Hundreds of witnesses representing a variety of industries are scheduled to make their case.

On tenterhooks is Colin Angle, co-founder of leading US home robots maker iRobot, who called now "a critical time" for the consumer robotics industry as he strongly opposed imposition of a potential new round of additional tariffs on Chinese imports here.

With the tariffs, iRobot may not be able to increase its research and development spending, and that would prevent it "from hiring more well-paid, high-skilled American workers," said Angle at the ongoing public hearings while testifying before the Section 301 Committee under the Office of the US Trade Representative.

The hearings, held in the US International Trade Commission building, kicked off Monday and will last till June 25. Hundreds of witnesses representing a variety of industries are scheduled to make their case.
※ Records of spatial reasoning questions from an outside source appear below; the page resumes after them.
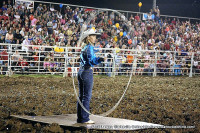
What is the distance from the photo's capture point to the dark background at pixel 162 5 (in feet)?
72.7

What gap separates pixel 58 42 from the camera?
611 inches

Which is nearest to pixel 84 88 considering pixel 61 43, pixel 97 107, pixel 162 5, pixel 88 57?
pixel 88 57

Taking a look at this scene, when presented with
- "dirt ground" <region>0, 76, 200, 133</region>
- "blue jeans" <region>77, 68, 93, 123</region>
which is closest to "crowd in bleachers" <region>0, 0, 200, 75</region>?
"dirt ground" <region>0, 76, 200, 133</region>

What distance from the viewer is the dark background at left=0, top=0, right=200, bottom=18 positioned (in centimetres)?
2216

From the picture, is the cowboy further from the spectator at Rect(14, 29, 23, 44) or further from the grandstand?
the spectator at Rect(14, 29, 23, 44)

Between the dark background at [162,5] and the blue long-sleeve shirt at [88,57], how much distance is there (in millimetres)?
15826

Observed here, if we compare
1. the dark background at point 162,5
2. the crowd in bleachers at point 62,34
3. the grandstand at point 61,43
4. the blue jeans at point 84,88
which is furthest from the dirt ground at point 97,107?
the dark background at point 162,5

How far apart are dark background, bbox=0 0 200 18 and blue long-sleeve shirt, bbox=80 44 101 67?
623 inches

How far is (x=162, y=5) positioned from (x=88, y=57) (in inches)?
858

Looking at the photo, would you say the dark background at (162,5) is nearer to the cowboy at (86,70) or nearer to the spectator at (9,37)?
the spectator at (9,37)

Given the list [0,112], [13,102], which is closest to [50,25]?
[13,102]

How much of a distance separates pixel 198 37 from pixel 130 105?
58.5 feet

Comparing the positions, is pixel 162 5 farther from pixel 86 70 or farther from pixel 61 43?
pixel 86 70

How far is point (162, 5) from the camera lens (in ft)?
84.0
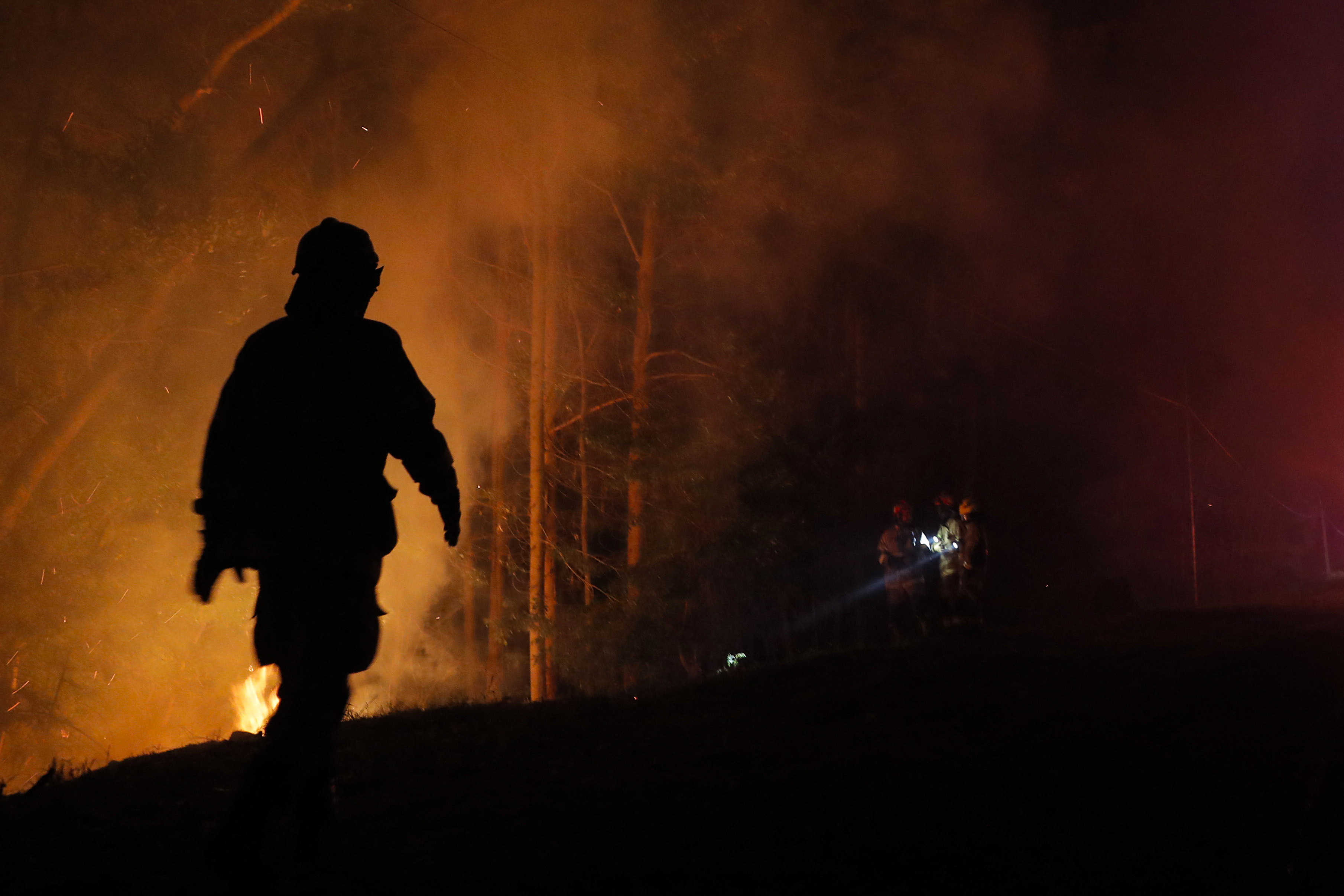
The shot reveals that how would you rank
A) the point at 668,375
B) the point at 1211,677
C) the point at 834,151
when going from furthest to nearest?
the point at 668,375
the point at 834,151
the point at 1211,677

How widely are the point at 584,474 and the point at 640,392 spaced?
153 cm

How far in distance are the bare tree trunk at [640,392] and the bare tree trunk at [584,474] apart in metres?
0.62

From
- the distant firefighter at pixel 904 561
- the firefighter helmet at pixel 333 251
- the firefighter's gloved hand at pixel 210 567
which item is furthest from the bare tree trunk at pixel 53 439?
the firefighter's gloved hand at pixel 210 567

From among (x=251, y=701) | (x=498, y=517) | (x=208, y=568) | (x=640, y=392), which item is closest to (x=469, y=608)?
(x=251, y=701)

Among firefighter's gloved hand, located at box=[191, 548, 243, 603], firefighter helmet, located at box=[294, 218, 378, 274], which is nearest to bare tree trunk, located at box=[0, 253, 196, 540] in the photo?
firefighter helmet, located at box=[294, 218, 378, 274]

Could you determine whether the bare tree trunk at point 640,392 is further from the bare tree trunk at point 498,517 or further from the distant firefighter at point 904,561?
the distant firefighter at point 904,561

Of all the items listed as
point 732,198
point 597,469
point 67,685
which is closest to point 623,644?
point 597,469

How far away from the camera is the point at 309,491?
2395 millimetres

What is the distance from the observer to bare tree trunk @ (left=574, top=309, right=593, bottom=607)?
48.4ft

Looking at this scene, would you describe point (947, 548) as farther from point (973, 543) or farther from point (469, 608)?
point (469, 608)

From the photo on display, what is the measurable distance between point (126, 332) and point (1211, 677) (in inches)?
628

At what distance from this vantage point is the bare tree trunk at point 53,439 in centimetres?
1644

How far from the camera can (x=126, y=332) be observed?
15969 mm

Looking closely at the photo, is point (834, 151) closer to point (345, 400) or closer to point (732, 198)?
point (732, 198)
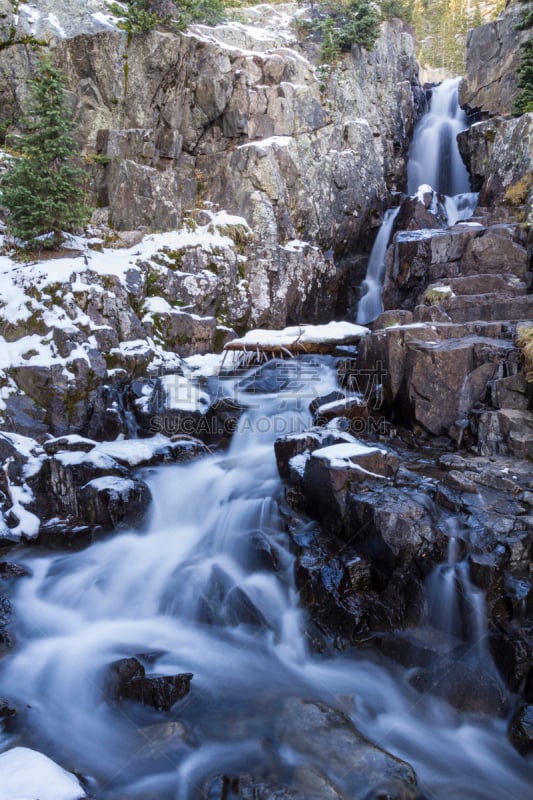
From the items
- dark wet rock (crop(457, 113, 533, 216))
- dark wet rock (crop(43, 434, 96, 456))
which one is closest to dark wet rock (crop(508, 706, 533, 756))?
dark wet rock (crop(43, 434, 96, 456))

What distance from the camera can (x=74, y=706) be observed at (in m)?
4.63

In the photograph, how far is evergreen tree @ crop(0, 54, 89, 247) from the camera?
33.3ft

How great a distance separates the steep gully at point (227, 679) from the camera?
12.3 ft

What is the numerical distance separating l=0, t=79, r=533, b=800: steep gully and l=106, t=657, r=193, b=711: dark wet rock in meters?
0.09

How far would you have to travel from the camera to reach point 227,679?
16.3 feet

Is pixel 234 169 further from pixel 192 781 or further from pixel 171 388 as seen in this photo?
pixel 192 781

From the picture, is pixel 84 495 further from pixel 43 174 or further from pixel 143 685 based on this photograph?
pixel 43 174

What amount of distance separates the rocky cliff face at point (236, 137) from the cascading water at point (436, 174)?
1.14m

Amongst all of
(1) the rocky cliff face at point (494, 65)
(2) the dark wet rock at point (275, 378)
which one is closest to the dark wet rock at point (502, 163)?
(1) the rocky cliff face at point (494, 65)

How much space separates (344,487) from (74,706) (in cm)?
361

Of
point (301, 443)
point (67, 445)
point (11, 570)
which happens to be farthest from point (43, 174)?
point (11, 570)

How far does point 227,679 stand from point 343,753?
1.67m

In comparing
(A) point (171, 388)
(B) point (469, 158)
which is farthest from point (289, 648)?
(B) point (469, 158)

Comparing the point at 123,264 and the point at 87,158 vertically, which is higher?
the point at 87,158
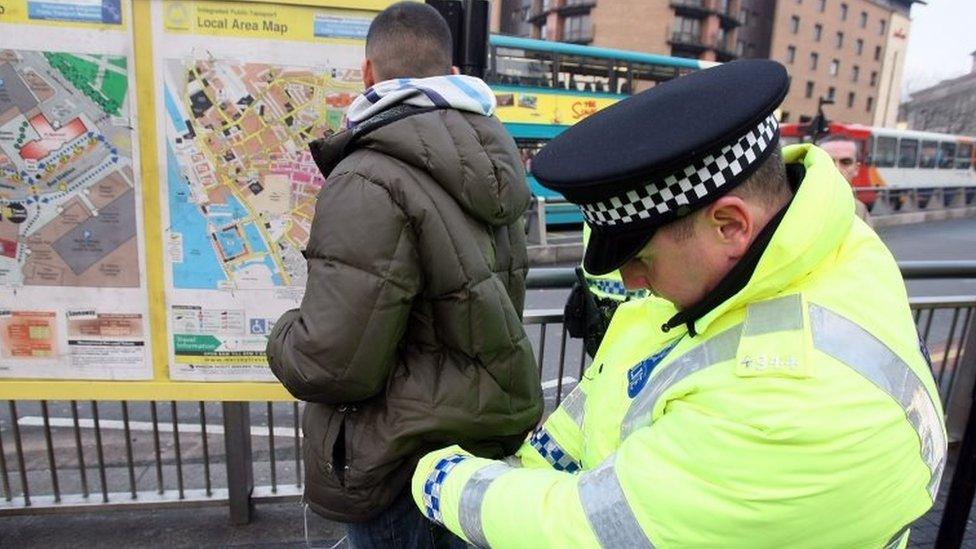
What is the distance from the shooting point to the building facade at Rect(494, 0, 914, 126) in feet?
155

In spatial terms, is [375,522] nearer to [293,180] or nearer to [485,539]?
[485,539]

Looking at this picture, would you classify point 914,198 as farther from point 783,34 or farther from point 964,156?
point 783,34

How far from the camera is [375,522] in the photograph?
5.85ft

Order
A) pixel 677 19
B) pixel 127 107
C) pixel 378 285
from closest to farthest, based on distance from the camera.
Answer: pixel 378 285, pixel 127 107, pixel 677 19

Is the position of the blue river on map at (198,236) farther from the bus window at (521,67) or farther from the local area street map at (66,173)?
the bus window at (521,67)

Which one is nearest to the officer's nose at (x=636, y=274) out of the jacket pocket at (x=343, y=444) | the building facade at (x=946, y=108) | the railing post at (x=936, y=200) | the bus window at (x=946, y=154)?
the jacket pocket at (x=343, y=444)

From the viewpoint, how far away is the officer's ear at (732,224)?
90 cm

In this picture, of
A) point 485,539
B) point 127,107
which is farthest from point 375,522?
point 127,107

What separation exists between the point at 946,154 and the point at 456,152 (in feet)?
105

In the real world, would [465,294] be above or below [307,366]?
above

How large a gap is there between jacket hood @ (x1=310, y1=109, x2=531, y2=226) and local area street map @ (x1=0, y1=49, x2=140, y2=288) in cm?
114

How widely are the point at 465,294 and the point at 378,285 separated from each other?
0.77 feet

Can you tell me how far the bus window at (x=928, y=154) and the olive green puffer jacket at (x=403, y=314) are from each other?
2965 centimetres

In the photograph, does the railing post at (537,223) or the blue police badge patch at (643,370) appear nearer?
the blue police badge patch at (643,370)
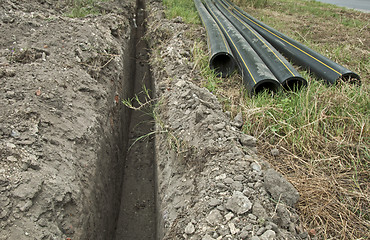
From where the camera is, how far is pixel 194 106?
Result: 9.16 ft

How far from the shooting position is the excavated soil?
1.81m

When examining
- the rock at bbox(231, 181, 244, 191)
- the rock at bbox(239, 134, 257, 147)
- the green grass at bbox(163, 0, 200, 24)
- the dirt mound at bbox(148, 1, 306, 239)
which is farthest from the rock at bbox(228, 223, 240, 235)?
the green grass at bbox(163, 0, 200, 24)

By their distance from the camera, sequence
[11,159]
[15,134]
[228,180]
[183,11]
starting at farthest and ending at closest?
[183,11] < [15,134] < [11,159] < [228,180]

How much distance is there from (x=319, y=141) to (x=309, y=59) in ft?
5.31

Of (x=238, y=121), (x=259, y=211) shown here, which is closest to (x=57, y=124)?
(x=238, y=121)

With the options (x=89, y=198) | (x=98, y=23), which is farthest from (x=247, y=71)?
(x=98, y=23)

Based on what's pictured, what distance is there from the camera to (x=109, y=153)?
315 cm

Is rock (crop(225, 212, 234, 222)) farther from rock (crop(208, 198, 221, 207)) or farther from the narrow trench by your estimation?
the narrow trench

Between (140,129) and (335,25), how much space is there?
5.31 meters

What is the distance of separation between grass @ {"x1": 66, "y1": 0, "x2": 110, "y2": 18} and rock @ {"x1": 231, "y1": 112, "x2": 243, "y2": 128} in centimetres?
398

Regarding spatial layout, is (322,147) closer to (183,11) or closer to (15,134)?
(15,134)

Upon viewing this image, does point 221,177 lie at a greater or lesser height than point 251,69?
lesser

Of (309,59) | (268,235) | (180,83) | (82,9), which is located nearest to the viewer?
(268,235)

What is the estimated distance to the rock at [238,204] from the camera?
170 cm
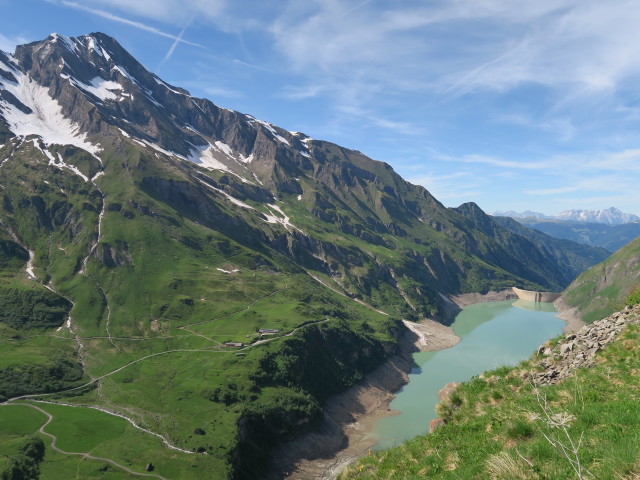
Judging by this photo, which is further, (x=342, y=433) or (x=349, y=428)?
(x=349, y=428)

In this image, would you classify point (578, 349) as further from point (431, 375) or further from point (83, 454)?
point (431, 375)

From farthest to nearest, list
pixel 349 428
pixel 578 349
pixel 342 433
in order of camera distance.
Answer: pixel 349 428
pixel 342 433
pixel 578 349

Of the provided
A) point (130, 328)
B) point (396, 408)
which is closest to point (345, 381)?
point (396, 408)

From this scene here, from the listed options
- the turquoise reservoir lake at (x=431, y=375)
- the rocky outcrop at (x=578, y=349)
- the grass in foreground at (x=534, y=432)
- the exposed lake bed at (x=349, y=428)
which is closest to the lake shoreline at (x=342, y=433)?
the exposed lake bed at (x=349, y=428)

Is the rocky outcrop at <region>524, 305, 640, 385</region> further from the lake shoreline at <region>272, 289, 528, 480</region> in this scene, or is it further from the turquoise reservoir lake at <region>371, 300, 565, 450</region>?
the turquoise reservoir lake at <region>371, 300, 565, 450</region>

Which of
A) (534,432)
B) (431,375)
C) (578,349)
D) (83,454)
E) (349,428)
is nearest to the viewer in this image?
(534,432)

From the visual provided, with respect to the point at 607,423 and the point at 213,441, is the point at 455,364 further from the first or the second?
the point at 607,423

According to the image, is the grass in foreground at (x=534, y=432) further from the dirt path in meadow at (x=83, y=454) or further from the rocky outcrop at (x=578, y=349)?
the dirt path in meadow at (x=83, y=454)

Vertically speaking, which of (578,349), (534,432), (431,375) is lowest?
(431,375)

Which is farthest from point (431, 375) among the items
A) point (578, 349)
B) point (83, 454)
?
point (578, 349)

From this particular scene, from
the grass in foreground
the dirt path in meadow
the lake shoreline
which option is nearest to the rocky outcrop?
the grass in foreground
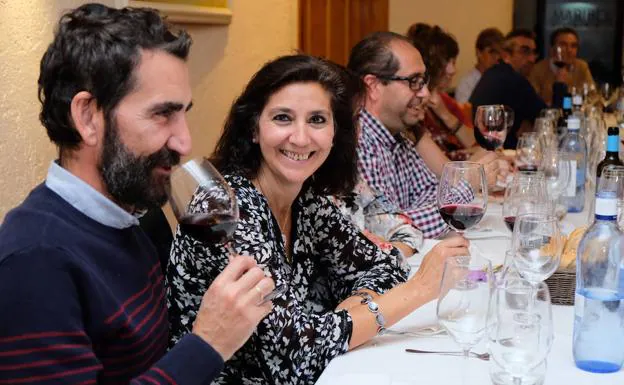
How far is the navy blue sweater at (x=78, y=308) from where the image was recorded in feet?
3.98

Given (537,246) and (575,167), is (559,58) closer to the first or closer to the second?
(575,167)

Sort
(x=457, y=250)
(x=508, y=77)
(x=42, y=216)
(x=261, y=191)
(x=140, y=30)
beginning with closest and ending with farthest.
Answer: (x=42, y=216) < (x=140, y=30) < (x=457, y=250) < (x=261, y=191) < (x=508, y=77)

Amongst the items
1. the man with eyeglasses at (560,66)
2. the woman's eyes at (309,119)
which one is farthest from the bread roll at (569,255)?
the man with eyeglasses at (560,66)

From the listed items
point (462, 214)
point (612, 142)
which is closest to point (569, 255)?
point (462, 214)

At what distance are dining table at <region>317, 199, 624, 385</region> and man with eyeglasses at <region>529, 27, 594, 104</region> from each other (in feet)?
19.3

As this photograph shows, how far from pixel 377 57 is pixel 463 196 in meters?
1.28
Founded in 1990, iRobot is among those US tech companies including Apple, Microsoft, Intel and Dell to oppose the proposed additional tariffs of 25 percent on roughly 300 billion US dollars' worth of Chinese imports.

Those companies joined in a chorus, warning that tariffs, an "ill-equipped tool" to address any intellectual property issues, would instead dampen their ability to innovate and remain competitive in the market.

The US manufacturers are "focusing their engineering energies on mitigating tariffs rather than innovating," said the US Council for International Business in a written testimony.

Angle, who compared his company owning 500 US patents to "an American success story," said "if forced to dedicate a significant portion of its revenue to tariffs, iRobot will be hampered in continuing the extraordinary innovation."

Angle's remarks were echoed by computer chip giant Intel.

"Duty free technology products enable digitization, which is a driver of productivity growth across the economy," said Greg Slater, Intel's vice president for global regulatory affairs, in a comment on the proposed tariffs.

"Tariffs will make technology infrastructure investment more expensive, hurting demand and thus productivity," said Slater.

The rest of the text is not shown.